KABUL, July 2 (IslamOnline & News agencies) - Afghan Foreign Minister Abdullah Abdullah Tuesday deplored as unjustifiable the U.S. bombardment of a wedding party in a remote village, where local officials said 40 people were killed. Whereas U.S. military officials claim that the 2,000 pound bomb dropped by a B-52 bomber hit an unpopulated area and not an Afghan village, news agencies reported.

"It is understandable that there are possible civilian casualties in military operations, but an incident with such magnitude and such casualties under such conditions is by no means justifiable," Abdullah told a press conference in the Afghani capital Kabul, reported Agence France-Presse (AFP).

His blunt criticism comes as Afghan and U.S. officials, at odds over what led to Sunday night's strike on a village in Dehrawad district in central Uruzgan province, conduct a joint investigation into the botched raid.

Afghani President Hamid Karzai asked U.S. forces to take "every necessary measure" to avoid further civilian deaths, the Minister said.

Karzai urged the United States "to fully stop the repetition of such awkward incidents, and ensure that military operations aimed at finding terrorists do not harm civilians."

Abdullah also called for "strong measures" to avoid further civilian casualties.

"It has been a tragic event, a very tragic event, a very regrettable event," he said.

Uruzgan officials said the bomb hit "a wedding party in which some people were firing in jubilation and the Americans misunderstood and bombarded the place."

However, the United States, for its part, rejected such accounts, insisting their planes came under heavy direct attack. In apparent contradiction, U.S. officials later claimed that they did not hit a village, but the bomb hit a deserted area.

"A ground observer actually watched it drop, and it did not drop on a populated area," a U.S. official told AFP on condition of anonymity.

The errant bomb was one of seven 2,000-pound laser guided bombs dropped by a B-52 bomber in a strike on a cave and bunker complex in the area of Tarin Kowt, U.S. military officials said.
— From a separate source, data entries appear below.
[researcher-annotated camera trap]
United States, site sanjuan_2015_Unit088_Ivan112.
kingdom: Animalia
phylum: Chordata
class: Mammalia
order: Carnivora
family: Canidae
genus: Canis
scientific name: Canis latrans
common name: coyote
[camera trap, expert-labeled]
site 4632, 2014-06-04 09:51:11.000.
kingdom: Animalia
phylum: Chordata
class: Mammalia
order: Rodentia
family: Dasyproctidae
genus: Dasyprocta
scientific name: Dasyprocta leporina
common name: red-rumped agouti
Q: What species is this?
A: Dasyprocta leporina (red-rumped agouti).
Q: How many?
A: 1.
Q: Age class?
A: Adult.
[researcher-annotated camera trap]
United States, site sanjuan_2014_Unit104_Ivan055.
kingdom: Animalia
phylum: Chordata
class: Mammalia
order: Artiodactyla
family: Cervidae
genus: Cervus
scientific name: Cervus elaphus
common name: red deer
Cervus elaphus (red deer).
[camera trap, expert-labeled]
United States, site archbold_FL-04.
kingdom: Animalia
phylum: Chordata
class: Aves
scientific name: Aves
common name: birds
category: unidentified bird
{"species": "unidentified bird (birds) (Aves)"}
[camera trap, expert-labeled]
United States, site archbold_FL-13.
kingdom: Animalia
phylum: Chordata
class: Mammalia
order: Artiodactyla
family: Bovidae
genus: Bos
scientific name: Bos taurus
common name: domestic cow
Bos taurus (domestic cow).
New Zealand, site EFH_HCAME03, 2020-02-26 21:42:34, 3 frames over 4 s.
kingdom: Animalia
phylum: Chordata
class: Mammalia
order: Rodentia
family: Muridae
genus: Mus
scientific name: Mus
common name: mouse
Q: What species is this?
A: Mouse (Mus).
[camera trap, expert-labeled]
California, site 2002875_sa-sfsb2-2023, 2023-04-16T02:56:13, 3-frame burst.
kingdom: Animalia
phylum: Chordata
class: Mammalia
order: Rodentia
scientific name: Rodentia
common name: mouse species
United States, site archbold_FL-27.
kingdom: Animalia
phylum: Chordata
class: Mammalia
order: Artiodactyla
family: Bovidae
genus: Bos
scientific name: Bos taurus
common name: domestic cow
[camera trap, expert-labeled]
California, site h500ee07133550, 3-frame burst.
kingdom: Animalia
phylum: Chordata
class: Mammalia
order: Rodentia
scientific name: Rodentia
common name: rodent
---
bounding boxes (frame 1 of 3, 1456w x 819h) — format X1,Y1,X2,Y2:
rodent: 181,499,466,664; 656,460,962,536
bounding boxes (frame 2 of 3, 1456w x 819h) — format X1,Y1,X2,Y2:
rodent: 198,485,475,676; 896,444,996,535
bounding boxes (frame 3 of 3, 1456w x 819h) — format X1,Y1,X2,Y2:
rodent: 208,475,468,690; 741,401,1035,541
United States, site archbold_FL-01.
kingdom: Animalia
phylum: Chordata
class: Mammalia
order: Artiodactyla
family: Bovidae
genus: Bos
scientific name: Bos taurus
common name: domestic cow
The targets - two bunker complexes and five cave complexes - were designated by observers on the ground equipped with laser devices, officials said.

A U.S. special forces AC-130 gunship also went into action that night when U.S. and coalition special forces on the ground reported they came under heavy machinegun fire during a reconnaissance mission, U.S. military officials said.

U.S. military spokesmen claimed the AC-130 returned fire when it came under anti-aircraft fire.

However, a second Pentagon official, also speaking on condition of anonymity, said that the ground observer's report that the errant bomb landed in an unpopulated area "certainly makes less likely the possibility that that was the cause."

"That still leaves the other two causes we've talked about before, which is the AC-130 gunship or the following triple-A (anti-aircraft artillery) fire," the official said.